Comment se fait-il que ces deux hommes ne soient pas restés sagement assis au salon ou au restaurant, qu’ils se soient l’un et l’autre engagés dans les luttes de leur temps, qu’ils aient provoqué de telles réactions de haine ou de déception, qu’ils aient été attaqués, menacés de mort et traités de traîtres?

Pour Malraux, il semble que le déclic ait eu lieu pendant son aventure indochinoise. Partant à la recherche de bas-reliefs à vendre à des collectionneurs américains pour renflouer les caisses familiales après ses déboires boursières, Malraux est aussi à la recherche de lui-même, du sens de l’aventure humaine à l’aide du repoussoir d’une autre culture, d’une autre façon de se situer dans l’univers. Inculpé et jugé pour vol d’objets d’art, Malraux rencontre la justice—ou plutôt l’injustice—coloniale: là où lui bénéficie d’un sursis, un indigène se serait fait couper les mains. Peu après sa libération il retourne à Saïgon, fonde un journal anticolonialiste, L’Indochine—suivi, après fermeture, par L’indochine enchaînée—et participe au mouvement Jeune Annam.

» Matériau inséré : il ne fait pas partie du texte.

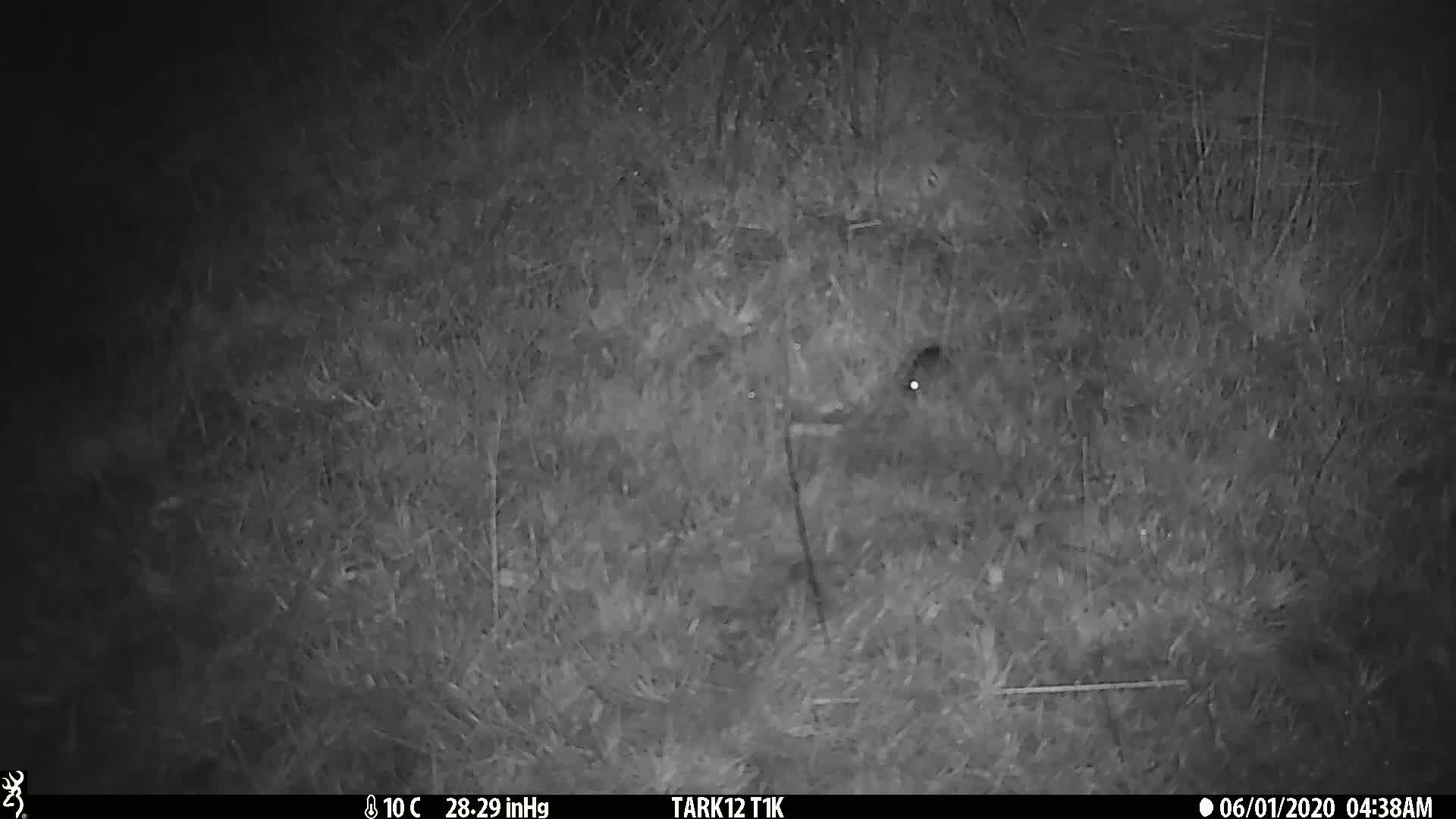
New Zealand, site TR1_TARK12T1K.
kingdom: Animalia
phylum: Chordata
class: Mammalia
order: Rodentia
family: Muridae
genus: Mus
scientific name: Mus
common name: mouse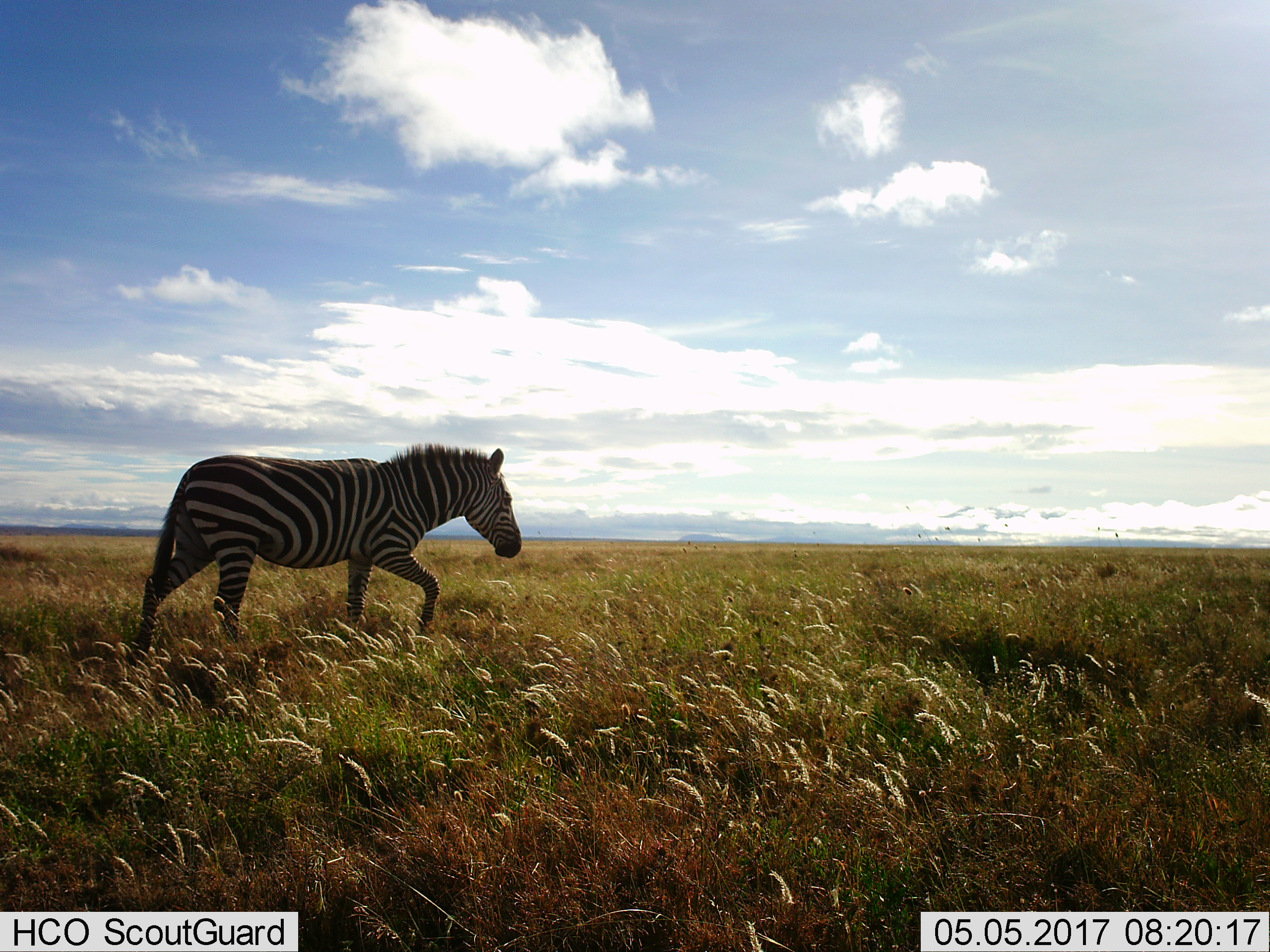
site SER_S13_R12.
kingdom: Animalia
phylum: Chordata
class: Mammalia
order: Perissodactyla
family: Equidae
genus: Equus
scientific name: Equus quagga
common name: plains zebra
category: zebraplains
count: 1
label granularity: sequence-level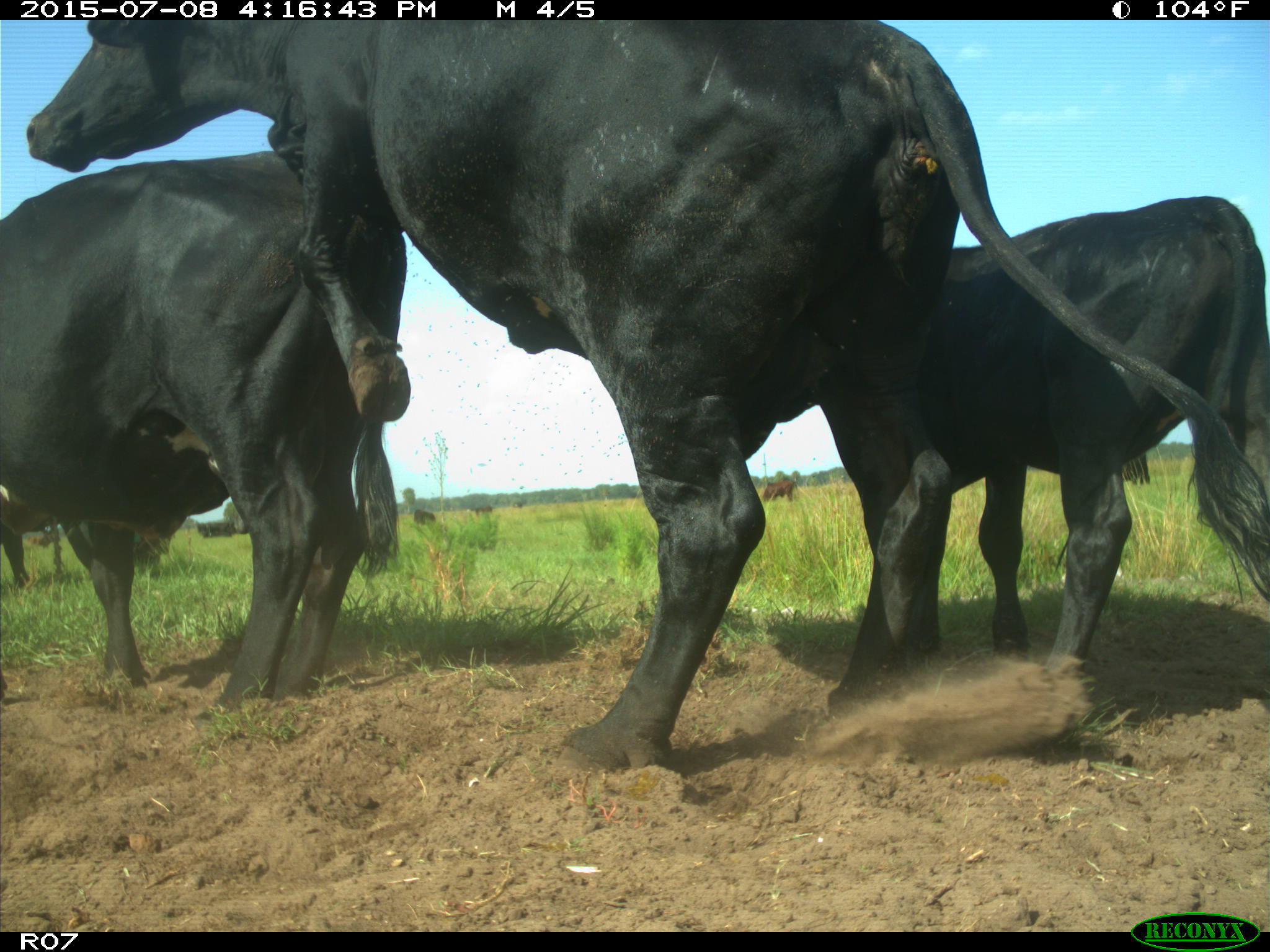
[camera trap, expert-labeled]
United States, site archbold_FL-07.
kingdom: Animalia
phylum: Chordata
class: Mammalia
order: Artiodactyla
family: Bovidae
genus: Bos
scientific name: Bos taurus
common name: domestic cow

 Le pli est pris: au-delà des multiples légendes entourant ses prétendues activités révolutionnaires en Chine—légendes cultivées ou encouragées par l’intéressé lui-même—[5], Malraux se démène dans la lutte antifasciste en Europe, intervient en faveur de condamnés en Allemagne hitlérienne, s’engage immédiatement et de façon efficace pendant la guerre civile en Espagne où—”Coronel Malraux”—il équipe et commande l’escadrille España, collecte des fonds aux Etats-Unis et réalise son remarquable film, Sierra de Teruel (rebaptisé Espoir ), pour soutenir la République jusqu’au bout. Fait prisonnier pendant la 2ème Guerre Mondiale, Malraux s’évade et, après avoir passé deux ans sur la Côte d’Azur, finit par s’engager dans la Résistance et, sous le nom du Colonel Berger (personnage fictif des Noyers de l’Altenburg écrits entre-temps) , commande la Brigade Alsace-Lorraine qui se bat à Dannemarie et participe à la libération de l’Alsace. Sur le plan de l’action, ses engagements multiples d’homme de gauche, sinon de communiste (il ne s’est jamais inscrit au parti que je sache), lui valent l’admiration des uns, la haine des autres.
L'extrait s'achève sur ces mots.